En déclarant que ce moyen n’est « pas de nature à permettre l’admission » du pourvoi, le Conseil d’État considère que l’argumentation des requérantes ne soulève pas de question de droit sérieuse. Il valide implicitement l’appréciation souveraine des juges du fond, qui ont estimé que la signature de la transaction suffisait à libérer les garanties, sans qu’un formalisme supplémentaire fût nécessaire.

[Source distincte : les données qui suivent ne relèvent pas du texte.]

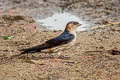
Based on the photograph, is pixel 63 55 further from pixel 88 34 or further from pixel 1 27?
pixel 1 27

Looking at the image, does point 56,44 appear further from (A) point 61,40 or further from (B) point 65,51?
(B) point 65,51

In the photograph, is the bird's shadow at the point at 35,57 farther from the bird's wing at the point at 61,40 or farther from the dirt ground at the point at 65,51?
the bird's wing at the point at 61,40

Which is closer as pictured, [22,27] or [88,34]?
[88,34]

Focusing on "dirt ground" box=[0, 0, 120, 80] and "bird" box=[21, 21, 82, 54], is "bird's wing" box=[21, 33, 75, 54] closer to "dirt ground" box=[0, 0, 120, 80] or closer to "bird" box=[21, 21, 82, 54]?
"bird" box=[21, 21, 82, 54]

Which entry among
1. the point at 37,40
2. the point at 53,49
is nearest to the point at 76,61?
the point at 53,49

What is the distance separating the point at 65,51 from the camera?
27.8 feet

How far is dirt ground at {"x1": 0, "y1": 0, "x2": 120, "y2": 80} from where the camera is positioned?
6.84m

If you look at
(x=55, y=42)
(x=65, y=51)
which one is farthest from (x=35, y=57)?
(x=65, y=51)

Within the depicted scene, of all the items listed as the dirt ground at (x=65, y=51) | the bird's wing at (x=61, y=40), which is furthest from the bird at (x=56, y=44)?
the dirt ground at (x=65, y=51)

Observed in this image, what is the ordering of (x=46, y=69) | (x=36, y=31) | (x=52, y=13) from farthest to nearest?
(x=52, y=13), (x=36, y=31), (x=46, y=69)

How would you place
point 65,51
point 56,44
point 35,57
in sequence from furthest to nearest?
point 65,51, point 35,57, point 56,44

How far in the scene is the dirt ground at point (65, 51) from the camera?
6.84 m

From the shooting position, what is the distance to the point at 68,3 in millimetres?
13570

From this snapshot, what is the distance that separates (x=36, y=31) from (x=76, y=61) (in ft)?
9.82
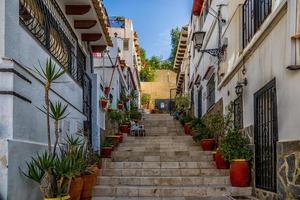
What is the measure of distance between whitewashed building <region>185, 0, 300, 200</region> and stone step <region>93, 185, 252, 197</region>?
617 mm

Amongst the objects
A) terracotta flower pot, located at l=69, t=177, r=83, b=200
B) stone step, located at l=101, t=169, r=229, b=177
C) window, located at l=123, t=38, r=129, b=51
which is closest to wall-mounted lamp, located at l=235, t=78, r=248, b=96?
stone step, located at l=101, t=169, r=229, b=177

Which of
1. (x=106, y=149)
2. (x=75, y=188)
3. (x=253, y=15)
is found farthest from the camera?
(x=106, y=149)

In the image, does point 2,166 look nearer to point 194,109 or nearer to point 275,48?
point 275,48

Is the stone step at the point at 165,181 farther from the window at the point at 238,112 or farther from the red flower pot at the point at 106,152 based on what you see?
the red flower pot at the point at 106,152

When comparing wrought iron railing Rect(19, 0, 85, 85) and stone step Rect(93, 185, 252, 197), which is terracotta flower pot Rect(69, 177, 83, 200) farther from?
wrought iron railing Rect(19, 0, 85, 85)

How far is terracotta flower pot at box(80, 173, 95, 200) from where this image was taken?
950cm

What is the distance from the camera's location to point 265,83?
8328 mm

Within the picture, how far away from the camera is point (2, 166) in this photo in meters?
5.48

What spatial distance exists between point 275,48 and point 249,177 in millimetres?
3661

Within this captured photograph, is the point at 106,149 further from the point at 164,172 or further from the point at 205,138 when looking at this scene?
the point at 205,138

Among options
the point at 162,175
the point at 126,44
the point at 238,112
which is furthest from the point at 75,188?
the point at 126,44

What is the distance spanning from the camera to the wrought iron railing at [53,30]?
725cm

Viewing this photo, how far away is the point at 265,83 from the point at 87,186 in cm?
432

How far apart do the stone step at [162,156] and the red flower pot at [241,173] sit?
3026mm
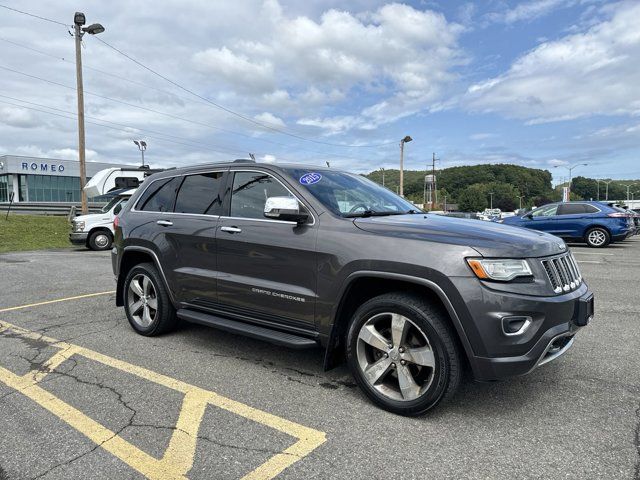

Cette décision de non-admission montre que le juge de cassation n’entend pas remettre en cause une interprétation des faits et des stipulations contractuelles dès lors que celle-ci n’est entachée d’aucune dénaturation grossière ou erreur de droit manifeste.
B. La fonction pédagogique de la procédure d’admission
Au-delà de l’espèce, cette décision illustre parfaitement le rôle de filtre assigné à la procédure d’admission par l’article L. 822-1 du code de justice administrative. L’objectif est de permettre au Conseil d’État de se concentrer sur les pourvois qui posent des questions de principe, qui révèlent des contradictions de jurisprudence ou qui sont fondés sur des moyens juridiquement sérieux. Le tri opéré dans la présente affaire est à cet égard révélateur. La question de l’articulation entre un contrat de transaction et un marché public initial est jugée suffisamment complexe et importante pour justifier un débat au fond.
En revanche, la question plus factuelle des modalités de mainlevée d’une garantie est considérée comme relevant de l’appréciation des juges d’appel. La décision commentée exerce ainsi son office de régulateur en distinguant les moyens qui soulèvent une véritable difficulté juridique de ceux qui relèvent d’une simple contestation de l’appréciation portée par la cour. Elle envoie un signal clair aux praticiens sur la nature des arguments susceptibles de prospérer en cassation, renforçant la lisibilité de la jurisprudence et l’efficacité du contrôle exercé par la Haute Juridiction administrative.